Among bright spots were the continuing expansion and strengthening of the curriculum and the increasing presence of women and African-Americans in the student body and on the faculty. Nonetheless, only with the elevation of Mundheim in 1982 was Penn Law really put back on track.
Mundheim’s seven-year tenure provided the School with administrative stability, and he stumped aggressively for funding for faculty salaries, financial aid, technology, and facilities. The student body continued to advance in the rankings, and women approached parity in numbers with men. Yet the faculty, though strengthened by several lasting additions, remained something of the revolving door it had become a few years earlier.
A native of Hamburg, Germany, Mundheim began a significant commitment to bringing visiting European scholars to the School. For the first time, Penn Law was becoming an international law school. The clinical program was strengthened to become perhaps the leading one in the nation in terms of both time spent by the students and breadth of community involvement.
With the planning of Tanenbaum Hall, the School undertook the most significant building program since Lewis's day. Opened in 1993, it provided major new classrooms, space for student journals, a dining area, and a modern home for the library in an airy, friendly setting. Perhaps most important, under librarian Elizabeth Kelly -- a match for Margaret Klingelsmith in drive and concern -- modern computer technology became a central consideration.
By the end of Mundheim’s tenure, the most significant divisions within the faculty appear to have healed, and Penn Law was in solid shape.
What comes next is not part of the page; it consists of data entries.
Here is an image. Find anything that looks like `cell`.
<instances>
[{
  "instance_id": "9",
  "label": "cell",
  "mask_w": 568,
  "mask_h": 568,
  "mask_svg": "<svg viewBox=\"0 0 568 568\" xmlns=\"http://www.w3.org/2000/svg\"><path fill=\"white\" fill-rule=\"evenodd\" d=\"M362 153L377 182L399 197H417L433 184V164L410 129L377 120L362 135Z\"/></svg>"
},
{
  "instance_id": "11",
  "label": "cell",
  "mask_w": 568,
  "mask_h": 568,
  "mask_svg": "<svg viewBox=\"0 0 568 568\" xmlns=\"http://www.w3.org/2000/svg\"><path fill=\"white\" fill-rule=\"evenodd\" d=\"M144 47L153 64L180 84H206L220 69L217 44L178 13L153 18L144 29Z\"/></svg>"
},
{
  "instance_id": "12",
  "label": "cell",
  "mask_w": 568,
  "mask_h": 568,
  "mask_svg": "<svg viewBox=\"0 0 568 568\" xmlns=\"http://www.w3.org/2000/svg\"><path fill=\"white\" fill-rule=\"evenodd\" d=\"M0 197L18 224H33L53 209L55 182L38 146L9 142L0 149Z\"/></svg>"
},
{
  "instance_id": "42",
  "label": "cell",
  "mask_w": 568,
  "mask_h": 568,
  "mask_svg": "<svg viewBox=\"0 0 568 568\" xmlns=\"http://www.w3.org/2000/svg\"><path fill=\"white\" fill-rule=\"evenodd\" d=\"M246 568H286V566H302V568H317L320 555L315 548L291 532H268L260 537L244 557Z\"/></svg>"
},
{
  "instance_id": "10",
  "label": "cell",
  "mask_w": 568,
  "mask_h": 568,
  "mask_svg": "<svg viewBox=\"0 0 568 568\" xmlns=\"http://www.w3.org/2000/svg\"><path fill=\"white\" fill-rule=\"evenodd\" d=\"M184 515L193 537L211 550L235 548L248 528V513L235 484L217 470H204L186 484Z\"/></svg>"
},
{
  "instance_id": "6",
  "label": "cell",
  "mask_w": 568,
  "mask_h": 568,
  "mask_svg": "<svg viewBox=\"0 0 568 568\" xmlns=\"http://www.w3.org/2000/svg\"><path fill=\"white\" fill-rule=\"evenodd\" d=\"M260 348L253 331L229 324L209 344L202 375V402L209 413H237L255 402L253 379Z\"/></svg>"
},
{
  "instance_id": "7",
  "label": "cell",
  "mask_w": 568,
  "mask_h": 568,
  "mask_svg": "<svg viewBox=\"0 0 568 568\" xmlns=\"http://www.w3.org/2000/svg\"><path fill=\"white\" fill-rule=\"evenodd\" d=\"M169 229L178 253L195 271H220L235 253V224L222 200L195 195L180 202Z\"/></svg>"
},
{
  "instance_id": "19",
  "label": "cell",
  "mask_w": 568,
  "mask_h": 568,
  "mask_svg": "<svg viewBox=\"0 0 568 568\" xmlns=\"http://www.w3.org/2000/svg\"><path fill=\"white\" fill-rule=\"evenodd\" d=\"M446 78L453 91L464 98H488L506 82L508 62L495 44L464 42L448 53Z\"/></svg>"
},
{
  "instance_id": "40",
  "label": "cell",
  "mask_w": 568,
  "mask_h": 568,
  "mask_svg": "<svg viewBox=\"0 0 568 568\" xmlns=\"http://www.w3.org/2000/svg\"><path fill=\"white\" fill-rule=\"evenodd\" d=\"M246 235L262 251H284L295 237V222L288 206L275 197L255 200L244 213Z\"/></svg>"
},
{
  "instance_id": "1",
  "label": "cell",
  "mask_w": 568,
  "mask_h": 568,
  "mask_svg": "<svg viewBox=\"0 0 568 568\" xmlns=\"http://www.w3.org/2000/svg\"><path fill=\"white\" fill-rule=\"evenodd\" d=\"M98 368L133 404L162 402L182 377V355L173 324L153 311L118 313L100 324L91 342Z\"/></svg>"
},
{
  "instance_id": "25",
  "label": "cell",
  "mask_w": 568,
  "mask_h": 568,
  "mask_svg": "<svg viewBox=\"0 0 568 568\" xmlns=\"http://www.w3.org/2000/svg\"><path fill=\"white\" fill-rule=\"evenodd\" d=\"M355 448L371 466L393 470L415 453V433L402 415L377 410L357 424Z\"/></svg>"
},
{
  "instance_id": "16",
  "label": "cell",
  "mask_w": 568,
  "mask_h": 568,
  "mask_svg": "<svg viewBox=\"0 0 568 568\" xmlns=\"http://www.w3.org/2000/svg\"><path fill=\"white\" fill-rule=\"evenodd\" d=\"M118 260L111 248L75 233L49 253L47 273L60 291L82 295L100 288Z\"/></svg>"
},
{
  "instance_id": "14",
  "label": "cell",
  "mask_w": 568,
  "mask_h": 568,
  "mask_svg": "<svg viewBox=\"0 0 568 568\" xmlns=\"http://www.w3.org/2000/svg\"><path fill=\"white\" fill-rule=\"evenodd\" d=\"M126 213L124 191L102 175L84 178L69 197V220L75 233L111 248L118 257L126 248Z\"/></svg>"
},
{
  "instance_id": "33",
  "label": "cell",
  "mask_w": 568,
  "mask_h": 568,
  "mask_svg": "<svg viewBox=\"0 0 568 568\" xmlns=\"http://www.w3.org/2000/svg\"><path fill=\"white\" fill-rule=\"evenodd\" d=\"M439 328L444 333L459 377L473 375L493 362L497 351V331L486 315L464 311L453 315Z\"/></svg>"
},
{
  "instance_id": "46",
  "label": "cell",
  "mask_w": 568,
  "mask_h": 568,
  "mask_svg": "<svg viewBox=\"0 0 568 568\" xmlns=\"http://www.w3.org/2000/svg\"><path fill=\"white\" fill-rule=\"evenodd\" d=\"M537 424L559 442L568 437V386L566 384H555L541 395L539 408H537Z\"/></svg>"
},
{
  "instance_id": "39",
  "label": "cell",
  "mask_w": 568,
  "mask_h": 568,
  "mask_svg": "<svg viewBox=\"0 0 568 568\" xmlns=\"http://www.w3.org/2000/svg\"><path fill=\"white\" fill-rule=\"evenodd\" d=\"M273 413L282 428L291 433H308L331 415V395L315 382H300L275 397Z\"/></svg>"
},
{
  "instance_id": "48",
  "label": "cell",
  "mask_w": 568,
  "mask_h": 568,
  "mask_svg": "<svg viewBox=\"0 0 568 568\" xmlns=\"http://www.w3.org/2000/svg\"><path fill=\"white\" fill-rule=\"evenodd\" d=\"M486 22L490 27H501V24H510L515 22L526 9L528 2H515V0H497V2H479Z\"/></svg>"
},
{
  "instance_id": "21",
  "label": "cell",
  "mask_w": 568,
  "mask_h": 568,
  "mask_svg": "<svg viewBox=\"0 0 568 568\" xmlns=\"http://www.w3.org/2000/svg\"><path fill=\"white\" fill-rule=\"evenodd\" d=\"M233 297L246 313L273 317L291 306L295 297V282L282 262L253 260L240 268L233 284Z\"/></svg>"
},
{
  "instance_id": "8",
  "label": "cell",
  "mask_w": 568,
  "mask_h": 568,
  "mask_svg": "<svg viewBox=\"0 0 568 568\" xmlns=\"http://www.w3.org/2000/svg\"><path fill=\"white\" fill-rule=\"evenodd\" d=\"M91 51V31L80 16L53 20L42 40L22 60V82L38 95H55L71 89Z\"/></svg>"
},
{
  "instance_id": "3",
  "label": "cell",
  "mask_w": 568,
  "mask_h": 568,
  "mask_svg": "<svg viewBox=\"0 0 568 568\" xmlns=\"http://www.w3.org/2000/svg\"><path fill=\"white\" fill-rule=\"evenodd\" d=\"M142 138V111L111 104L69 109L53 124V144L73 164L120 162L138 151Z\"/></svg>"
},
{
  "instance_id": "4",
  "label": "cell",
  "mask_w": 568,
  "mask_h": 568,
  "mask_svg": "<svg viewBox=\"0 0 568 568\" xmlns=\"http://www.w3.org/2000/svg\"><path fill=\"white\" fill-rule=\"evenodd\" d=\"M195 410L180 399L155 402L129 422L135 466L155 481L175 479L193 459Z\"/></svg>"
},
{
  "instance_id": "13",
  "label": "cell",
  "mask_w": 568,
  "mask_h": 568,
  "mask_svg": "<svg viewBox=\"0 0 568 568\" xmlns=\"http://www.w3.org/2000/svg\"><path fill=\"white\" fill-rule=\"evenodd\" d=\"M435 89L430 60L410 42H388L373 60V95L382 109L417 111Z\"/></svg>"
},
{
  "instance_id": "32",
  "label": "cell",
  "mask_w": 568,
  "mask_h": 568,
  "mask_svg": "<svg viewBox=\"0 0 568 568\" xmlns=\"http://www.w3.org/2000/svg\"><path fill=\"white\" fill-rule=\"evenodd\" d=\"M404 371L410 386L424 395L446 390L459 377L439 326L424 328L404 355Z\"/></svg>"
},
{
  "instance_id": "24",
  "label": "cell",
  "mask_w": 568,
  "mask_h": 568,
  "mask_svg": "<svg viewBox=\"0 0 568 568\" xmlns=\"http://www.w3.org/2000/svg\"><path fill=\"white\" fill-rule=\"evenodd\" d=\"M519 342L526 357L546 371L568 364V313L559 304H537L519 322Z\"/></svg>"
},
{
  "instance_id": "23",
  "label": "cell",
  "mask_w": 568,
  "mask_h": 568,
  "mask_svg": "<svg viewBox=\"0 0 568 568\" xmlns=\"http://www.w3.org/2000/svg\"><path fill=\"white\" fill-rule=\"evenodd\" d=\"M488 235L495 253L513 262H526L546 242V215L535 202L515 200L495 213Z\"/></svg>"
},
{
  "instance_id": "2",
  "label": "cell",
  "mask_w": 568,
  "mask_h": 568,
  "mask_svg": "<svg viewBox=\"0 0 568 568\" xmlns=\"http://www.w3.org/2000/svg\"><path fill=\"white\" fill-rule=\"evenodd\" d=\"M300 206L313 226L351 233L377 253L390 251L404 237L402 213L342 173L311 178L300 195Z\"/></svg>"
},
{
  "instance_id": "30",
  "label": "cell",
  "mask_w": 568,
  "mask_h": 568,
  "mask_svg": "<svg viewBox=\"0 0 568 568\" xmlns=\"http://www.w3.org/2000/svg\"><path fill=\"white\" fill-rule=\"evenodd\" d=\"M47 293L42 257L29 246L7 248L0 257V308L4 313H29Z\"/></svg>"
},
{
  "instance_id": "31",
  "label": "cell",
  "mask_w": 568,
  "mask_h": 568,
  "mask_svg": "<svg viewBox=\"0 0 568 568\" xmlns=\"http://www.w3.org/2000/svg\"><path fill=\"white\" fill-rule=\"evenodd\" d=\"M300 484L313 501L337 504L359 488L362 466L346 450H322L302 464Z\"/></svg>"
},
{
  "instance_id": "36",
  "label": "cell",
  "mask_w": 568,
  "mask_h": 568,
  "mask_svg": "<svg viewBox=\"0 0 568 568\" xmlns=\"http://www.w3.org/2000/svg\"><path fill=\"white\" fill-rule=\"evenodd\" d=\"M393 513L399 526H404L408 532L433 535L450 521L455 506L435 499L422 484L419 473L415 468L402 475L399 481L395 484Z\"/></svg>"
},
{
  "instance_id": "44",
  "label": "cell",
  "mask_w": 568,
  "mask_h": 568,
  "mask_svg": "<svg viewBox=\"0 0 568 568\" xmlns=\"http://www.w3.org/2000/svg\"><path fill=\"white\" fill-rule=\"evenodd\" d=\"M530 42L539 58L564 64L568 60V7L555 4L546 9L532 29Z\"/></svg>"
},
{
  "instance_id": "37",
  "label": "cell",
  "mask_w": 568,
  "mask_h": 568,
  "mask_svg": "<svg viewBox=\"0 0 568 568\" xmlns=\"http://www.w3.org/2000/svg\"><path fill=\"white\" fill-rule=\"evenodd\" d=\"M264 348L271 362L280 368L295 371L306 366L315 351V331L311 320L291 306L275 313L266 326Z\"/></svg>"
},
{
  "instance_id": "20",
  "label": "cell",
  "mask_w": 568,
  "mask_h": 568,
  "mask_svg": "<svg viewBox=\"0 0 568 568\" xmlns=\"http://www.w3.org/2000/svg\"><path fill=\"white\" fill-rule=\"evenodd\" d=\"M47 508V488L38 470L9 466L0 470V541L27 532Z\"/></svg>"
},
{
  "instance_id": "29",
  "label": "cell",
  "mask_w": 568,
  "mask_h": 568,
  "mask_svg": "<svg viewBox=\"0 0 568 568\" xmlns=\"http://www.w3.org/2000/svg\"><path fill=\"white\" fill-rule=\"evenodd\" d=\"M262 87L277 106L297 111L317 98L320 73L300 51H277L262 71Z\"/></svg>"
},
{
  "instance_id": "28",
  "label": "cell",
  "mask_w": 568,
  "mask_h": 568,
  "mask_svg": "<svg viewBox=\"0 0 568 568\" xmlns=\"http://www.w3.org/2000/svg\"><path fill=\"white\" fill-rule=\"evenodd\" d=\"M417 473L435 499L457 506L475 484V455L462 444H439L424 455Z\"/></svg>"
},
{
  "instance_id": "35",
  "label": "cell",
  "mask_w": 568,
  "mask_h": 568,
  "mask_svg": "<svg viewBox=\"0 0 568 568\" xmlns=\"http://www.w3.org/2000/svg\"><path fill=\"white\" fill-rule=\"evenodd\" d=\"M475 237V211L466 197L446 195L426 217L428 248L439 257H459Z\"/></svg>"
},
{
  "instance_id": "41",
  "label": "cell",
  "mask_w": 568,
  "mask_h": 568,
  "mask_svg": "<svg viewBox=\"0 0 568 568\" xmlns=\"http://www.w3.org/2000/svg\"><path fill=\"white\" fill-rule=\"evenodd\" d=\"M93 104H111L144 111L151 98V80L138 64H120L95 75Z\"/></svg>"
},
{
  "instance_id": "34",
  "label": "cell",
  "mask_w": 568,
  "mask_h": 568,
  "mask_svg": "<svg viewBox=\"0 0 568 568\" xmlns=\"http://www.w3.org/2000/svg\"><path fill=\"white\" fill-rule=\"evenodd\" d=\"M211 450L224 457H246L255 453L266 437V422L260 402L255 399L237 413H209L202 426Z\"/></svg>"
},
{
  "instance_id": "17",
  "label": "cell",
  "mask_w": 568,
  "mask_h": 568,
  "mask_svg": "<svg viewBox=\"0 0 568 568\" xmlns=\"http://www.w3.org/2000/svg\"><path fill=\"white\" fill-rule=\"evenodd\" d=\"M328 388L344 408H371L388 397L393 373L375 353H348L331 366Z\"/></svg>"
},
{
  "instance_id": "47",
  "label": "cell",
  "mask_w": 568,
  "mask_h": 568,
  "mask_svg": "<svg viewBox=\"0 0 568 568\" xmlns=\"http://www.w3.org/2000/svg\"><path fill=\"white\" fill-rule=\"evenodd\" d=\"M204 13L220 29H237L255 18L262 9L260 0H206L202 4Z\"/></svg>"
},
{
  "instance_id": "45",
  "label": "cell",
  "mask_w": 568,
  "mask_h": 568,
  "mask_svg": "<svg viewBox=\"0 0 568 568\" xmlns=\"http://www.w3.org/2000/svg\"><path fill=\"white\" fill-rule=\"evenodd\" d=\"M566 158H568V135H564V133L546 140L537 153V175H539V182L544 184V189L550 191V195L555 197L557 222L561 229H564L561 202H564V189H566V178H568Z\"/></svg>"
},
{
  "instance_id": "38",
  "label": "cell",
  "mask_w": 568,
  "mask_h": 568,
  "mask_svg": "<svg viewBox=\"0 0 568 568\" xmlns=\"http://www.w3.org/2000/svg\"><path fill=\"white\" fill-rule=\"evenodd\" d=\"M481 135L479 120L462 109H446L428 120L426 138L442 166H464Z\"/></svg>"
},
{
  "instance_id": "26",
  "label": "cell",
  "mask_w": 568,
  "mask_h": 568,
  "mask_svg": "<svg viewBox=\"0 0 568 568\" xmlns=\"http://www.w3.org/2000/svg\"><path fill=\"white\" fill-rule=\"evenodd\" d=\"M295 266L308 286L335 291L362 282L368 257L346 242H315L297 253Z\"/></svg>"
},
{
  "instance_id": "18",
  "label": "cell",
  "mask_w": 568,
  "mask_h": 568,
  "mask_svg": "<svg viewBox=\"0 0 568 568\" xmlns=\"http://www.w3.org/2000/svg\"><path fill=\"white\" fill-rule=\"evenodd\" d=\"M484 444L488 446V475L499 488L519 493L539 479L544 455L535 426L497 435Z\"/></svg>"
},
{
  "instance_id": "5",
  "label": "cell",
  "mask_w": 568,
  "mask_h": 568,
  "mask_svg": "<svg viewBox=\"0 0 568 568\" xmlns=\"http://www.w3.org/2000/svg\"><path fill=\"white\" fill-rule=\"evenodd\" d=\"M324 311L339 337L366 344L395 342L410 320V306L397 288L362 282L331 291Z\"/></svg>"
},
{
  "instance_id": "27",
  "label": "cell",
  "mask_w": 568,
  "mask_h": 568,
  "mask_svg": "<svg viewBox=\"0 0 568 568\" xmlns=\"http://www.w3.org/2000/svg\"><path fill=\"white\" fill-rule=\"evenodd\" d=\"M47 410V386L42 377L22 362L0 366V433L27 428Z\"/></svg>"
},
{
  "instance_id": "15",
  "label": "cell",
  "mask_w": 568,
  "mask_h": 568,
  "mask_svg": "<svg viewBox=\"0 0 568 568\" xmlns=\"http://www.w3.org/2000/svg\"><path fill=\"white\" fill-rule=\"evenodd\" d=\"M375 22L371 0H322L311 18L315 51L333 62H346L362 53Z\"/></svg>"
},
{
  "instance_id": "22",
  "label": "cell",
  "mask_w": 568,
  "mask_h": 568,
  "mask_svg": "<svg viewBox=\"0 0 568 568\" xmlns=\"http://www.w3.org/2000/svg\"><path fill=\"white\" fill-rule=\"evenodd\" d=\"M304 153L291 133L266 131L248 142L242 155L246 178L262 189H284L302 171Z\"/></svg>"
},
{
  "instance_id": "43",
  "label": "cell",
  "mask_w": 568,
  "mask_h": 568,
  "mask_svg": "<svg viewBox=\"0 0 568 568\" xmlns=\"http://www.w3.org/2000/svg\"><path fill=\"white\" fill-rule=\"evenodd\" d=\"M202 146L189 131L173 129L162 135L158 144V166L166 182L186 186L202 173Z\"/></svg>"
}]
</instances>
Mundheim was followed by Colin Diver, the dean of Boston University Law School and the first outsider to serve as Penn Law dean since Fordham. Under Diver, a superb fundraiser, the student body continued to represent the cream of the academic crop while growing steadily more diverse demographically. The faculty expanded at a rapid rate, most remarkably in legal theory and legal philosophy, culminating in the establishment of the Institute for Law and Philosophy in 1998.
A series of new academic concentrations took shape: joint teaching with other University schools, especially Wharton, dual-degree programs, and submatriculation. The number of courses increased enormously, clinical work continued to increase, and graduate studies were put on firmer footing, reaching out to foreign students in the LL.M. program.
Last but not least, Lewis's building became what it was envisioned to be in the first place. Through a series of restorations funded by major gifts, the renamed Silverman Hall was fully restored its original grandeur (including something approaching its original, strangely garish color scheme, influenced by archaeological finds) and enhanced with state-of-the-art technology. At last, the classrooms and offices had a fully predictable supply of heat.
Diver resigned the deanship in 1999 and was succeeded the following year by faculty member Michael Fitts, a native of West Philadelphia whose family has a long history of involvement with the University.